* [Source extract]:
BEGIN
Re: Create custom Crunch source (CustomDataSource) for CustomInputFormat

Josh Wills Thu, 12 Jun 2014 11:02:53 -0700

On Thu, Jun 12, 2014 at 10:58 AM, Christian Tzolov <
[email protected]> wrote:


> Hi Josh,
>
> Good to see you too. Thanks for the HFileSource reference. The converter
> did the trick and i can read the data using the custom inputformat.
> Now I am struggling with the NonWritableType as i have no control over the
> implementation and the later provides no means for serialization. There are
> couple of ideas to explore but those are not crunch related.
>
> Thanks again for the helpful information.
>
> Cheers, Chris
>
> P.S. Between your post and today my son was born! Have a drink or two on
> our behalf ;)
>

Hey, that's awesome! Congratulations!!
END
* [Study questions]:
A – Sum up the mailing-list reply about the custom Crunch source in two sentences.
B – Write what Josh Wills might say next in the mailing-list reply about the custom Crunch source, continuing after "Congratulations!!"
The material that comes next has no connection to the mailing-list reply about the custom Crunch source.

* [Recorded information]:
BEGIN
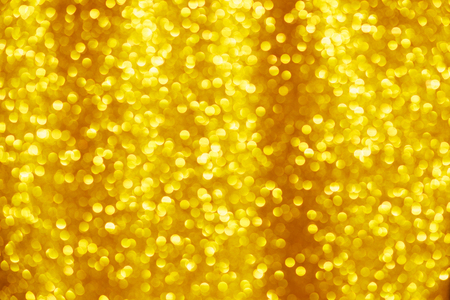 Gold glitter background. Shiny yellow christmas lighs bokeh.の写真素材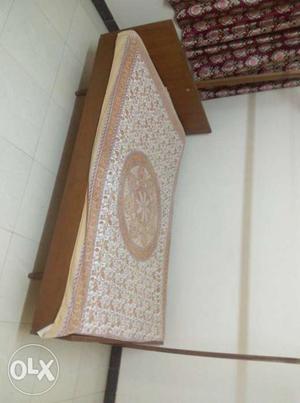 Brown And White Bed Sheet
END
* [Answer set]:
A – Christian Tzolov writes that the converter from the HFileSource reference made it possible to read the data with the custom input format, but the NonWritableType is now a struggle because its implementation is out of Christian's control and it offers no means for serialization. The message also announces the birth of Christian's son, and Josh Wills replies with congratulations.

B –
>
>
> On Tue, Jun 10, 2014 at 5:26 PM, Josh Wills <[email protected]> wrote:
>
>> Hey Christian,
>>
>> Good to see you again, I hope all is well. This is a complex setup, but
>> the good news is that we had to do it before for HBase 0.96, which also
>> returns non-Writable values in an InputFormat. The code you're going to
>> want to use as your reference is the HFileSource in crunch-hbase:
>>
>>
>> https://github.com/apache/crunch/blob/master/crunch-hbase/src/main/java/org/apache/crunch/io/hbase/HFileSource.java
>>
>> A few comments:
>> 1) First, ignore the Void key; instead of trying to return a PTable,
>> you're going to return a PCollection<NonWritableType> as the result of this
>> source. The key to doing that is in the Converter implementation that is
>> associated with the Source; look at the HBaseValueConverter (which is just
>> a simple pass-through value converter) to see how we do it for HFileSource.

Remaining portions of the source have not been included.